The subject has to be Casey Martin — the young professional golfer suffering from a rare circulatory condition for which there is no cure.

The U.S. Supreme Court says Martin should be able to use a cart when he competes in the PGA.

The PGA thinks walking is part of the game, and that somebody on a cart is getting a big break.

So what happens to competition now that Martin gets to use a cart while others walk? These PGA events go on for four days. Fatigue is supposed to be a factor.

Martin still has to walk. You can't drive the cart right up to the ball ... he just has to walk much less. But  — even with the cart — he still has to contend with his painful condition.

So the question for the Solomons among you is: Does pain cramp Martin's skill as much as fatigue would another golfer?

All any of us can do with that question is guess.

The public seems to side with the U.S. Supreme Court and Casey.
::::::::::
◆ WHAT YOU WILL DO ◆
Continue the commentary on Casey Martin's golf cart case from the point where it ends.

◆ STORED DATA ◆
::::::::::
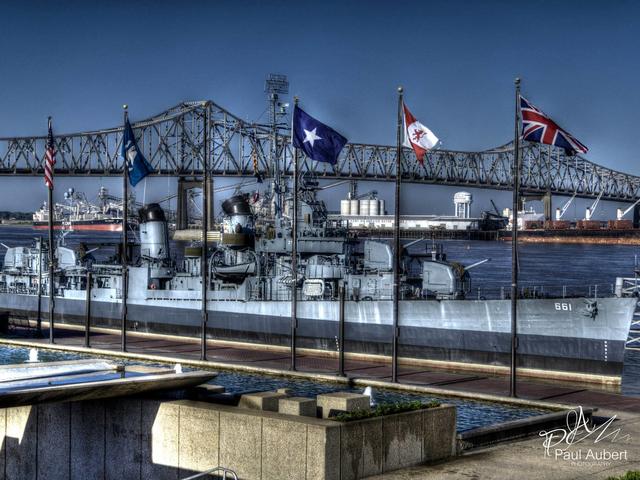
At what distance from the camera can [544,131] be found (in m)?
::::::::::
◆ OUTPUT FOR THIS EXERCISE ◆
Golfers tend to hold out because, as a group, they like to weigh every teensy advantage another golfer may have.

Oddly enough, this decision might work against Martin, even as it helps him to get into the PGA events with his cart.

It works against him because now that he's got a perceived advantage, expectations are higher.

Maybe even too high if people now think he's going to beat Tiger Woods.

And if he ever does beat the best, does Casey get an asterisk?

* Won with a cart?

The fact is: Casey Martin's disadvantage, his medical condition, can't be erased by a court or a cart.